The second son of Harry Leopold, Sr., and Ethel Kimmelstiel, Richard Leopold grew up on the upper west side of Manhattan. He attended the Franklin School before attending Phillips Exeter Academy in 1926, where he graduated cum laude in 1929. He then attended Princeton University, graduating Phi Beta Kappa with highest honors in 1933.
After Princeton, he studied at Harvard under Arthur M. Schlesinger, Sr., receiving his master's degree in 1934 and a Ph.D. in 1938. The book based on his dissertation, Robert Dale Owen (Harvard University Press, 1940), a study of the Indiana congressman and utopian socialist, won the John H. Dunning Prize of the American Historical Association.

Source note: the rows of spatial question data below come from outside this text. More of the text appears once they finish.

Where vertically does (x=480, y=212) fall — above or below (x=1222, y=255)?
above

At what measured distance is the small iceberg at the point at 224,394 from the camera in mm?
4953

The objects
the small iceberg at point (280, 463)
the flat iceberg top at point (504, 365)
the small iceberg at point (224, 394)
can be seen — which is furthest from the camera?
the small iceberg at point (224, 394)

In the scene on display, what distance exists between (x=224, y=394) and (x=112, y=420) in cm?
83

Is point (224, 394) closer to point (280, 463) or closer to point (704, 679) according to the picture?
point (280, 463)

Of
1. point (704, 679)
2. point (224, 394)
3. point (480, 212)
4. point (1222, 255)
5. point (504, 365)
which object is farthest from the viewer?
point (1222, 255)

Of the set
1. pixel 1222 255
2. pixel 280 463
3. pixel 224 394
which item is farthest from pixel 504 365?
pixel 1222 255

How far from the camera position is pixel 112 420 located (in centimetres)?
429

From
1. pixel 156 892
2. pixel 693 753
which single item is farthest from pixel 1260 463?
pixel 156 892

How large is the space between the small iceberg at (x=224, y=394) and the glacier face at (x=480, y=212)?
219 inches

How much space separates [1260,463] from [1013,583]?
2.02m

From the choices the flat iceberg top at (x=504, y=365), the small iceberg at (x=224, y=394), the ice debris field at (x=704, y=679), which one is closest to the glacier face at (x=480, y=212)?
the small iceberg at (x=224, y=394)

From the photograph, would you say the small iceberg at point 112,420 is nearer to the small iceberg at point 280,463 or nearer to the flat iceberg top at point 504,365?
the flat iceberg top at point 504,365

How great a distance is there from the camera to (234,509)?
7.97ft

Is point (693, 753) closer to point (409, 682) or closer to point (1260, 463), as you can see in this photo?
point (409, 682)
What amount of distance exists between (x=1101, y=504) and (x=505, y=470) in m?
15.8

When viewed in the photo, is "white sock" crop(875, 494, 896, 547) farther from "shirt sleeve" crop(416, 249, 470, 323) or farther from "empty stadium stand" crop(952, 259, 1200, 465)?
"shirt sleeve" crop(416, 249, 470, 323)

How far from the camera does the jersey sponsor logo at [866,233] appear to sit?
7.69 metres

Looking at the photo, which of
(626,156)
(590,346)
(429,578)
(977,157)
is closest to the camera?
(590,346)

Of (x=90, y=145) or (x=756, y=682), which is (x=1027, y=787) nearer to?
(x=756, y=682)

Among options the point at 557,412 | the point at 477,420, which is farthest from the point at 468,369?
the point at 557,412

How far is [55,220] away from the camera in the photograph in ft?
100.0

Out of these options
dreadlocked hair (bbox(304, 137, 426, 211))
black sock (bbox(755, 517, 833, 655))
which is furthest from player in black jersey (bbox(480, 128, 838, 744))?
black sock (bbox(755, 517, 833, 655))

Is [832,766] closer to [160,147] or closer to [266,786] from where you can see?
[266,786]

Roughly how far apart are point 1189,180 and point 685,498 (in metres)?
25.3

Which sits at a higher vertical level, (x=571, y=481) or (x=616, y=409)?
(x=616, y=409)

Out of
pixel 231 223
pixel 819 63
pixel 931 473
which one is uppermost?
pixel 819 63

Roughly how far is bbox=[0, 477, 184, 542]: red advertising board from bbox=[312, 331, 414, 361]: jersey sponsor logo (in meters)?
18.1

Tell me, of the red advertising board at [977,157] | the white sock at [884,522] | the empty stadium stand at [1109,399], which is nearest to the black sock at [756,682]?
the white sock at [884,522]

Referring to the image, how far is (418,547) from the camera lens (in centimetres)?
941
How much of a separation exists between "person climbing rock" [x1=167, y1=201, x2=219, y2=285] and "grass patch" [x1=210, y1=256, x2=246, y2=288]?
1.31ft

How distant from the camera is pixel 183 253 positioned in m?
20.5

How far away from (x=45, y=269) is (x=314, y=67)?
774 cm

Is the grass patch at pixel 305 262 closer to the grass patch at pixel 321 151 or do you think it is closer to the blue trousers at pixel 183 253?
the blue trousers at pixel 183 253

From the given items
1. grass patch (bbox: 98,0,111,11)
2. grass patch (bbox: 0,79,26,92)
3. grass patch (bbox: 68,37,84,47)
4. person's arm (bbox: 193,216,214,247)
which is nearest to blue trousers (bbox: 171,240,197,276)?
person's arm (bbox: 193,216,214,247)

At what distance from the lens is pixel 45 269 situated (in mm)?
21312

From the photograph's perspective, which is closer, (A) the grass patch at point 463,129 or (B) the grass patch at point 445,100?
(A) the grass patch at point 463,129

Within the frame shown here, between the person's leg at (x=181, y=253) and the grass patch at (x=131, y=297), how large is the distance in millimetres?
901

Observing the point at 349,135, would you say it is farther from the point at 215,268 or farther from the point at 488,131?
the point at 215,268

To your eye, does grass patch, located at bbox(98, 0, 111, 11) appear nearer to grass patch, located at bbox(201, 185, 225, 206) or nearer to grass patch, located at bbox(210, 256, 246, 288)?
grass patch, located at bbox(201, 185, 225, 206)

During World War II, he was commissioned as a naval officer and assigned to the Office of Naval Records and Library in Washington, where he devised system to organize the reports and materials relating to the ongoing naval operations.
Academic career
After his release from active service in the United States Navy, he returned to Harvard University for two years and then joined the history faculty of Northwestern University in 1948, where he spent the remainder of his career. In 1963, he was appointed William Smith Mason Professor of History at Northwestern and served in that position until he retired 31 August 1980.
In 1984, the Organization of American Historians established the Richard W. Leopold Prize, which is awarded biannually. In 1990, former students of Professor Leopold's established the annual Richard W. Leopold Lectureship at Northwestern in his honor. In 1997, Northwestern University endowed the Richard W. Leopold Professorship in American history.
Published works
Robert Dale Owen: A Biography (1940; 1969)
Elihu Root and the Conservative Tradition (New York: Little, Brown, 1954)
Problems in American History, edited with Arthur S. Link, Stanley Coben, et al.(Englewood Cliffs: Prentice-Hall, 1952, 1957, 1966, 1972).
The Growth of American Foreign Policy: A History, (New York: Alfred A. Knopf, 1962, 1968).
Joint AHA-OAH Ad Hoc Committee to Investigate the Charges Against the Franklin D. Roosevelt Library and Related Matters. (Washington: American Historical Association, 1970).